YOUR OBJECTIVE: Read the data and repeat all of it exactly.
Top of ENTRIES SUPPLIED
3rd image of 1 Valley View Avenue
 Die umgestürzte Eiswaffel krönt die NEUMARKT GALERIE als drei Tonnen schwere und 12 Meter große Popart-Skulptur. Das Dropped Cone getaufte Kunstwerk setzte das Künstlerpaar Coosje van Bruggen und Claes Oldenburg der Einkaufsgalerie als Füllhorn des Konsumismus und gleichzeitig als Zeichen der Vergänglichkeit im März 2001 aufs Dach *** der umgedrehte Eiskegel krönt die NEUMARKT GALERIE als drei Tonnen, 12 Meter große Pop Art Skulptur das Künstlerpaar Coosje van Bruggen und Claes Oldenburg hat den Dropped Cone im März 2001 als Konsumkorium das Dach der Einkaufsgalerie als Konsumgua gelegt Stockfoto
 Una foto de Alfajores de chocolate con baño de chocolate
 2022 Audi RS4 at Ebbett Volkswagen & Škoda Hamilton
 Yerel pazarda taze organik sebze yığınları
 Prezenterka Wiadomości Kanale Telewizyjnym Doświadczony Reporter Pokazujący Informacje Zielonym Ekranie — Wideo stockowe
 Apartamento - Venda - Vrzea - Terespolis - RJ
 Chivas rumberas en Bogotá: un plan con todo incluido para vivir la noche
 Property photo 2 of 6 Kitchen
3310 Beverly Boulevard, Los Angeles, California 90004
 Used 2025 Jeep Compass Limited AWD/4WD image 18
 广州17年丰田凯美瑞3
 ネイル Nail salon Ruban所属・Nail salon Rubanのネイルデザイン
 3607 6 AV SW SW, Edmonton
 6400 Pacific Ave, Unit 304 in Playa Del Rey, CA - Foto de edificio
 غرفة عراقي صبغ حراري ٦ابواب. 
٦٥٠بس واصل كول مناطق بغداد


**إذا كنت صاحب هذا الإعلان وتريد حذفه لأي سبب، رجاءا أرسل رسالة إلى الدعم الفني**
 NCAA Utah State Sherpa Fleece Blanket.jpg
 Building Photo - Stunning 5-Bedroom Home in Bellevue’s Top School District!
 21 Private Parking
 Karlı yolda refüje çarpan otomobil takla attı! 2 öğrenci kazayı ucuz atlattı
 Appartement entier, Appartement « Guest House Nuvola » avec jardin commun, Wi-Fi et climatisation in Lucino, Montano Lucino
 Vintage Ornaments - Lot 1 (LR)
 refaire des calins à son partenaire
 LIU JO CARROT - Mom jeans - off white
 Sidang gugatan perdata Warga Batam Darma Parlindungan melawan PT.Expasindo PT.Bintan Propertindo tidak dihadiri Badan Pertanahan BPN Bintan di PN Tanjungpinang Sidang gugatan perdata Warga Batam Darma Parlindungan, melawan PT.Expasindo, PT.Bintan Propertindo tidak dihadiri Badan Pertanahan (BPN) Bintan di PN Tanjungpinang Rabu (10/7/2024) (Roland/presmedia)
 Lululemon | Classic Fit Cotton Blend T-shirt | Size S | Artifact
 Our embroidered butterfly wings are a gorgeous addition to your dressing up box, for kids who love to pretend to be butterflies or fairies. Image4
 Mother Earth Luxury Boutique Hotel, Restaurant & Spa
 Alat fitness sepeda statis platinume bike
Bottom of ENTRIES SUPPLIED
ANSWER TO THE EXERCISE:
3rd image of 1 Valley View Avenue
 Die umgestürzte Eiswaffel krönt die NEUMARKT GALERIE als drei Tonnen schwere und 12 Meter große Popart-Skulptur. Das Dropped Cone getaufte Kunstwerk setzte das Künstlerpaar Coosje van Bruggen und Claes Oldenburg der Einkaufsgalerie als Füllhorn des Konsumismus und gleichzeitig als Zeichen der Vergänglichkeit im März 2001 aufs Dach *** der umgedrehte Eiskegel krönt die NEUMARKT GALERIE als drei Tonnen, 12 Meter große Pop Art Skulptur das Künstlerpaar Coosje van Bruggen und Claes Oldenburg hat den Dropped Cone im März 2001 als Konsumkorium das Dach der Einkaufsgalerie als Konsumgua gelegt Stockfoto
 Una foto de Alfajores de chocolate con baño de chocolate
 2022 Audi RS4 at Ebbett Volkswagen & Škoda Hamilton
 Yerel pazarda taze organik sebze yığınları
 Prezenterka Wiadomości Kanale Telewizyjnym Doświadczony Reporter Pokazujący Informacje Zielonym Ekranie — Wideo stockowe
 Apartamento - Venda - Vrzea - Terespolis - RJ
 Chivas rumberas en Bogotá: un plan con todo incluido para vivir la noche
 Property photo 2 of 6 Kitchen
3310 Beverly Boulevard, Los Angeles, California 90004
 Used 2025 Jeep Compass Limited AWD/4WD image 18
 广州17年丰田凯美瑞3
 ネイル Nail salon Ruban所属・Nail salon Rubanのネイルデザイン
 3607 6 AV SW SW, Edmonton
 6400 Pacific Ave, Unit 304 in Playa Del Rey, CA - Foto de edificio
 غرفة عراقي صبغ حراري ٦ابواب. 
٦٥٠بس واصل كول مناطق بغداد


**إذا كنت صاحب هذا الإعلان وتريد حذفه لأي سبب، رجاءا أرسل رسالة إلى الدعم الفني**
 NCAA Utah State Sherpa Fleece Blanket.jpg
 Building Photo - Stunning 5-Bedroom Home in Bellevue’s Top School District!
 21 Private Parking
 Karlı yolda refüje çarpan otomobil takla attı! 2 öğrenci kazayı ucuz atlattı
 Appartement entier, Appartement « Guest House Nuvola » avec jardin commun, Wi-Fi et climatisation in Lucino, Montano Lucino
 Vintage Ornaments - Lot 1 (LR)
 refaire des calins à son partenaire
 LIU JO CARROT - Mom jeans - off white
 Sidang gugatan perdata Warga Batam Darma Parlindungan melawan PT.Expasindo PT.Bintan Propertindo tidak dihadiri Badan Pertanahan BPN Bintan di PN Tanjungpinang Sidang gugatan perdata Warga Batam Darma Parlindungan, melawan PT.Expasindo, PT.Bintan Propertindo tidak dihadiri Badan Pertanahan (BPN) Bintan di PN Tanjungpinang Rabu (10/7/2024) (Roland/presmedia)
 Lululemon | Classic Fit Cotton Blend T-shirt | Size S | Artifact
 Our embroidered butterfly wings are a gorgeous addition to your dressing up box, for kids who love to pretend to be butterflies or fairies. Image4
 Mother Earth Luxury Boutique Hotel, Restaurant & Spa
 Alat fitness sepeda statis platinume bike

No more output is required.